I tabled what would be another sexting conversation for another time. (And let me say that anything purchased on iTunes, we see. When I got the email about a SnapChat purchase, I put it in the category or yet another creative fun way to make pictures look cool. Clueless, I went on with my way without giving it another thought. In fact, I still would be blissfully ignorant without my friend’s heads up.) Grateful for my daughter’s honesty and sad that she has to deal with all this stuff, I thought about my own teen years – full of similar social pressures.

And I was grateful to my friend. I had seen that smiley little ghost on my phone, but didn’t think a thing about it. Until she sounded the warning. Without implying improper motives or use, she shared her own conversation with her kids while signaling an alert to the rest of us.

Therein might lie the key. Keeping each other informed. Watching each others backs. But am I willing to hear? Or am I the first to deny — quick to assume the worst for other kids, blinders on when it comes to mine? (I hope not!) Close friends that tell the truth, even when hurts or seems embarrassing keep it real. Alone, I can never know or see it all.

When I was young, a creepy guy drove around our town in an old red convertible propositioning kids. He created quite the stir. Our moms gathered and put into action a plan. They designated houses on each block to provide a safe haven if a kid felt threatened. So as we walked home from school, we didn’t have to look far to find windows displaying a red helping hand placard. Those signs plus open conversations and warnings gave each of us the tools to be able to navigate choppy waters.

Those moms gave me great comfort without inducing fear or compromising my young independence. In fact it promoted independence and steered us away from being victims to that creep or our own social pressure. Our moms equipped us.

Can we offer the same safety homes for kids these days? Predators still troll.

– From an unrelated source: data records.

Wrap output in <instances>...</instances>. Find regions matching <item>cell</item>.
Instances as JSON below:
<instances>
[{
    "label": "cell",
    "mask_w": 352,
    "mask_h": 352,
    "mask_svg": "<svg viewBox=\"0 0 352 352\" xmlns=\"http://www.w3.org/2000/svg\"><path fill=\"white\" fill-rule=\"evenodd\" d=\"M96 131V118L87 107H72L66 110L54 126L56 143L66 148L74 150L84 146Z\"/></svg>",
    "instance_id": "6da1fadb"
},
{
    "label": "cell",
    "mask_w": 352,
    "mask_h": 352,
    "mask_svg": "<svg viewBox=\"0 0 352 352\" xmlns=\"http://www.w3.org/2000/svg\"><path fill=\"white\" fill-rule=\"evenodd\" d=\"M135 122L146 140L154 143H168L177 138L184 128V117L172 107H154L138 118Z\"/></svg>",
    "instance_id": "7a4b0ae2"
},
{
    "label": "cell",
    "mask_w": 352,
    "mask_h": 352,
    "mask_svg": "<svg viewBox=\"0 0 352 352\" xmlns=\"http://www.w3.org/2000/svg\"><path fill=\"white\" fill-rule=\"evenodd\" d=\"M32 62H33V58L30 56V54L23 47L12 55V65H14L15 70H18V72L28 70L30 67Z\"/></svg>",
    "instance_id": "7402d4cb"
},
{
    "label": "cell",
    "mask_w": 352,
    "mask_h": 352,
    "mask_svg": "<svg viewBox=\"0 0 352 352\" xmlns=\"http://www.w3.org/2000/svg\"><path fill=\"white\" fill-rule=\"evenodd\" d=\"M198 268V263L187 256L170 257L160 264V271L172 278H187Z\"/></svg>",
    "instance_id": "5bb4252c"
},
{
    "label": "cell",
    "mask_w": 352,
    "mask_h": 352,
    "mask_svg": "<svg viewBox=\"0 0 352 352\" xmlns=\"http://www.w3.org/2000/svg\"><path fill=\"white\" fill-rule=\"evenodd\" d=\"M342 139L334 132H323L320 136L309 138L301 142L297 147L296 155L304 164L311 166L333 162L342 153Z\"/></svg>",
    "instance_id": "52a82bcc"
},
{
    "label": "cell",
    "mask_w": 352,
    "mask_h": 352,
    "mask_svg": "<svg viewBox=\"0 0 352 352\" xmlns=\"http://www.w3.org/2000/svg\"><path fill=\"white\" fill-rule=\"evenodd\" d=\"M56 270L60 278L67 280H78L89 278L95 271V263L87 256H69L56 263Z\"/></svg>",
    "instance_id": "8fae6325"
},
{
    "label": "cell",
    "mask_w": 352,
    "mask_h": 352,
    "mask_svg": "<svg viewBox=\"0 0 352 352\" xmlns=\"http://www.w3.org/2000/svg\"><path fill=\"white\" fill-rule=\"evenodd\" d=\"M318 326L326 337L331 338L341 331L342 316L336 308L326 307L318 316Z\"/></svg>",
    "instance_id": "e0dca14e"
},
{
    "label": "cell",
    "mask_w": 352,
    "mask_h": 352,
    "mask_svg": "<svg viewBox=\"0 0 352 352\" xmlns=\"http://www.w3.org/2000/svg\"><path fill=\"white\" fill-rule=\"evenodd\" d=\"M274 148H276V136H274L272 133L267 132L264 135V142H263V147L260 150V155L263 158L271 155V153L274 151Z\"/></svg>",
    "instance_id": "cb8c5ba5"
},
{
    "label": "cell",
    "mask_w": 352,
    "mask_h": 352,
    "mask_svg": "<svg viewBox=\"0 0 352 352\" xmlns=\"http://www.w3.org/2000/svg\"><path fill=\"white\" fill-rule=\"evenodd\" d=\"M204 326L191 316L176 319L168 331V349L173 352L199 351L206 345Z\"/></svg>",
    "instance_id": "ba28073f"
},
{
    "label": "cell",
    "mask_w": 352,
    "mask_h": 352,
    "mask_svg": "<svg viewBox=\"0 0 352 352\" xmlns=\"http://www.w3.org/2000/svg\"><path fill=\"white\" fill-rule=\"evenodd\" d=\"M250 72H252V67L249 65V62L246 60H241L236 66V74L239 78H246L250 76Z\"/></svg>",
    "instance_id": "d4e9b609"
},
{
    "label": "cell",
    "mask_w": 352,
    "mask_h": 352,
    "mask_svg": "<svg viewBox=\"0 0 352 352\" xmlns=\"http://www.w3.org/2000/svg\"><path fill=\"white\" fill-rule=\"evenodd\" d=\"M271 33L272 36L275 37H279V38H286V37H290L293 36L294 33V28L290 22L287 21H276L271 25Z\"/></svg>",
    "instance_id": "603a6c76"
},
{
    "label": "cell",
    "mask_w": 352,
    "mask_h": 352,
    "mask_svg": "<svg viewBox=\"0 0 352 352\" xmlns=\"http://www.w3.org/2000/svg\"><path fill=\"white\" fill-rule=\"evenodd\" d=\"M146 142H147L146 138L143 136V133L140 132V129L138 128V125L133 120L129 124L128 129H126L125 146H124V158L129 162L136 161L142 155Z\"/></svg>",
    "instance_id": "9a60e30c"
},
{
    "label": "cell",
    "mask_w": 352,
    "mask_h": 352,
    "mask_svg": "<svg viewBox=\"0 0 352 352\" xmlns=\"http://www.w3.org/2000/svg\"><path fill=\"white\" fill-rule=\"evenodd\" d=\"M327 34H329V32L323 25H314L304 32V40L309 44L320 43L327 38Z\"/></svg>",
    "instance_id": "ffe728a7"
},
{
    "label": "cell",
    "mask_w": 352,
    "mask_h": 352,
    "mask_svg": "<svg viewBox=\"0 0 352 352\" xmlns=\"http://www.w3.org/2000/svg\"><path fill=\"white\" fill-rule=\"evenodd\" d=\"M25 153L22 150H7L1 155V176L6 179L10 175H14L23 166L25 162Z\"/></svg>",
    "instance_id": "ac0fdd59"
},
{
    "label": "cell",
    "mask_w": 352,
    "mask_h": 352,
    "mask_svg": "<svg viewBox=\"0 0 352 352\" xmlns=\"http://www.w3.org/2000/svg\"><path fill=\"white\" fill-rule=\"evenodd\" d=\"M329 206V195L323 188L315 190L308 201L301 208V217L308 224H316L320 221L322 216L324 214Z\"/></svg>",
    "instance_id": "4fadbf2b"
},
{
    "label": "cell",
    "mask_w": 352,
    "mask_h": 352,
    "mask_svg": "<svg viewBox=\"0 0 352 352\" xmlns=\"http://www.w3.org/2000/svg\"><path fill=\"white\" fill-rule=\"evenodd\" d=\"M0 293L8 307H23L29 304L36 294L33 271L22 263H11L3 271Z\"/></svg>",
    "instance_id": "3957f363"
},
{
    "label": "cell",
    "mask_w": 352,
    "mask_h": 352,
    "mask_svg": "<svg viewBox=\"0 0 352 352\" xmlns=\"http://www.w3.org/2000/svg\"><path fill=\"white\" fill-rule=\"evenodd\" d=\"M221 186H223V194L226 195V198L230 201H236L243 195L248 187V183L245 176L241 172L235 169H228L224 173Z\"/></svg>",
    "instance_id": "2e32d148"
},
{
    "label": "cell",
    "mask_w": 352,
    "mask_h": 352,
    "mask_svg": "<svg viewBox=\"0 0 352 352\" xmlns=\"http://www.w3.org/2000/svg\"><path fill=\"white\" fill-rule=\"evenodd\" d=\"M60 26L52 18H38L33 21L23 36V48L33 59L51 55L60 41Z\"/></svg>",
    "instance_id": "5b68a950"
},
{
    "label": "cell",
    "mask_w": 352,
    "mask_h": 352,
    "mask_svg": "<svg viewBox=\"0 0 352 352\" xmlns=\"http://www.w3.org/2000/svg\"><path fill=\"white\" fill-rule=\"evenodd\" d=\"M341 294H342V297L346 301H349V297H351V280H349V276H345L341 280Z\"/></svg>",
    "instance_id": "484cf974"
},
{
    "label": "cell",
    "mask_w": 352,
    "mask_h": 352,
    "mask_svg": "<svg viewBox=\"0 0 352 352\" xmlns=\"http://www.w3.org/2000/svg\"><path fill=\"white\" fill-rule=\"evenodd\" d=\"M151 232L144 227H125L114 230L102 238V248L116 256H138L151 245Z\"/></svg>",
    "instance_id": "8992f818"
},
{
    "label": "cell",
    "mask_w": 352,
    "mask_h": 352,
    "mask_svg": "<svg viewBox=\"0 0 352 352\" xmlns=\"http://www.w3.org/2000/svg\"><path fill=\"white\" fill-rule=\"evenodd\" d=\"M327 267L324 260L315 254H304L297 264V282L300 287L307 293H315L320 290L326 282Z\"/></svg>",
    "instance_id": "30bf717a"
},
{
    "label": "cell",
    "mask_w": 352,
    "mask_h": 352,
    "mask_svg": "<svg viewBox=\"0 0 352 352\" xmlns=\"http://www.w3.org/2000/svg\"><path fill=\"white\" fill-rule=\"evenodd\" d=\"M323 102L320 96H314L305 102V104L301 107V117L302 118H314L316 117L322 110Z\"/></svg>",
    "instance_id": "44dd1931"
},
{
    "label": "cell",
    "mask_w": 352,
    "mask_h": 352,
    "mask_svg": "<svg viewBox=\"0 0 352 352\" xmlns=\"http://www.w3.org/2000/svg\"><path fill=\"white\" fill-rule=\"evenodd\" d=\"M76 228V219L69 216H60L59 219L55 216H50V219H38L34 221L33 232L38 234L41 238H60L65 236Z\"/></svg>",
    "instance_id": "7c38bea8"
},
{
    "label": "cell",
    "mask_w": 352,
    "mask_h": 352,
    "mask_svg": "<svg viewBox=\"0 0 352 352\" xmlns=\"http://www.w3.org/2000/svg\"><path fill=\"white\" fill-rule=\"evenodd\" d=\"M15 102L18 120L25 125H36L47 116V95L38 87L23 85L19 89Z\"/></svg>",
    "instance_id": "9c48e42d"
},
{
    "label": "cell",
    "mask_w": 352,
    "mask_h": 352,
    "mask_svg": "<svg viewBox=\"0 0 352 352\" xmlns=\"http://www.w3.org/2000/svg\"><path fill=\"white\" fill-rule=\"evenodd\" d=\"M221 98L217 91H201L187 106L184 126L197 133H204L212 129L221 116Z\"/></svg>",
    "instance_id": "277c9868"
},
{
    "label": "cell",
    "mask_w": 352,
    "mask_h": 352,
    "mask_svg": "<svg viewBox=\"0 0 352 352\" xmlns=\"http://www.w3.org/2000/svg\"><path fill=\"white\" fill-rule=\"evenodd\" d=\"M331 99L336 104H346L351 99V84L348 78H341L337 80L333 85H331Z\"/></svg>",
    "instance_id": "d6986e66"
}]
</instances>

And though they might not be as easy to spot as that red convertible guy, kids still need to be warned and instructed.

But we have to know what’s going on in order to warn.

So when we catch wind of app-danger, by all means share. When we hear about a the latest trend, like synthetic weed, sound the alarm. Let each other know: “It’s called ‘Spice’ and ‘K2,’” because not all of us are up on the latest trends and news. Please tell me: Fake weed, legally sold at convenient stores and smoke shops, looks friendly in bright-colored packaging. Kids consider it safe – a benign high. Not so much. Incredibly addictive, man-made pot causes kidney/brain damage and can KILL them.

Tell me, so I can talk to my kid.

I’ll add it to my steer-clear-of-gummy-bears-that-make-you-feel-weird warning (a.k.a Boozy Bears) and to my “best not to drink hand-sanitizer” (and other crazy ways they get drunk!) conversation. Because who knows what an insecure teen might do to fit in these days.

We need to know.

Let’s at least make sure they’re informed, by keeping each other informed, and aware that someone at home thinks they’re worth a lot more than any popularity-inflating photo or chance-to-fit-in (potentially deadly) high.

Thanks for walking the road with me.